And believe me, there’s nothing more important than a satisfying climax (and nothing more unsatisfying than the lack thereof). Whether your POV character is victorious or dies horribly, there’s gotta be a payoff. And it’s gotta be good.
So on top of your cunning imagination, do your homework. If you’re inflicting damage, get the damage right. (Forensic pathology freaks will call you on it if you don’t, and they now number in the trillions.) If you’re utilizing traditional methods of destruction (guns, cars, bombs, bare knuckles, etc.), make sure you know how they actually work in violent practice.
When using monsters, of course, you have a little more leeway; but the more otherworldly your mythical creature is, the more it behooves you to ground its impact in the grittiest, most believable earthly terms.
I tend to open all my books with galvanizing action as a readerly incentive to keep on going. There’s something to be said for starting out with a bang, with a punch line that punches ’em right in the heart. Or face. Or soul. Or wherever I’m aiming.

====================

**EXERCISE AIM**
Revise the writing-advice passage from "So on top of" down to "wherever I’m aiming.", replacing "galvanizing" with "explosive".

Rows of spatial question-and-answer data

====================

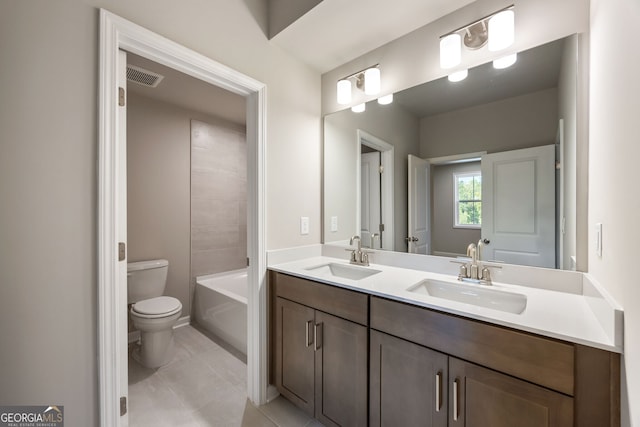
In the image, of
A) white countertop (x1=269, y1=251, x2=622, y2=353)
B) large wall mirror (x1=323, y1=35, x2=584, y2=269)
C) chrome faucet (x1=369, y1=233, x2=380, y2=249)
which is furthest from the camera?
chrome faucet (x1=369, y1=233, x2=380, y2=249)

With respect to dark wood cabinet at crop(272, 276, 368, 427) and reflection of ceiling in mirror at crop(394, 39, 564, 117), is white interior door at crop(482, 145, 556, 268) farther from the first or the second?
dark wood cabinet at crop(272, 276, 368, 427)

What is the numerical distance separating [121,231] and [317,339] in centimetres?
111

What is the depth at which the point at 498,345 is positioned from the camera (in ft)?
3.00

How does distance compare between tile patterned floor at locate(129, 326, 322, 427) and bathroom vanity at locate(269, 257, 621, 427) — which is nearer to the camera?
bathroom vanity at locate(269, 257, 621, 427)

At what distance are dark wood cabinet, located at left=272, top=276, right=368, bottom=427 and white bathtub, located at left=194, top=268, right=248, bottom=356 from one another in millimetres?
706

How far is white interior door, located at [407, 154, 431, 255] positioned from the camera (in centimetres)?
171

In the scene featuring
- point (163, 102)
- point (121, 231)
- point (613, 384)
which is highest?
point (163, 102)

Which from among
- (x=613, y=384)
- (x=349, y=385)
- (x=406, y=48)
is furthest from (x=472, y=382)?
(x=406, y=48)

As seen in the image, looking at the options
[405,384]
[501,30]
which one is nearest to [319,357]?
[405,384]

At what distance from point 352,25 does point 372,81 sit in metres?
0.36

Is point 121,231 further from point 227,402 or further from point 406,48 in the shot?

====================

**TASK RESULT**
So on top of your cunning imagination, do your homework. If you’re inflicting damage, get the damage right. (Forensic pathology freaks will call you on it if you don’t, and they now number in the trillions.) If you’re utilizing traditional methods of destruction (guns, cars, bombs, bare knuckles, etc.), make sure you know how they actually work in violent practice.
When using monsters, of course, you have a little more leeway; but the more otherworldly your mythical creature is, the more it behooves you to ground its impact in the grittiest, most believable earthly terms.
I tend to open all my books with explosive action as a readerly incentive to keep on going. There’s something to be said for starting out with a bang, with a punch line that punches ’em right in the heart. Or face. Or soul. Or wherever I’m aiming.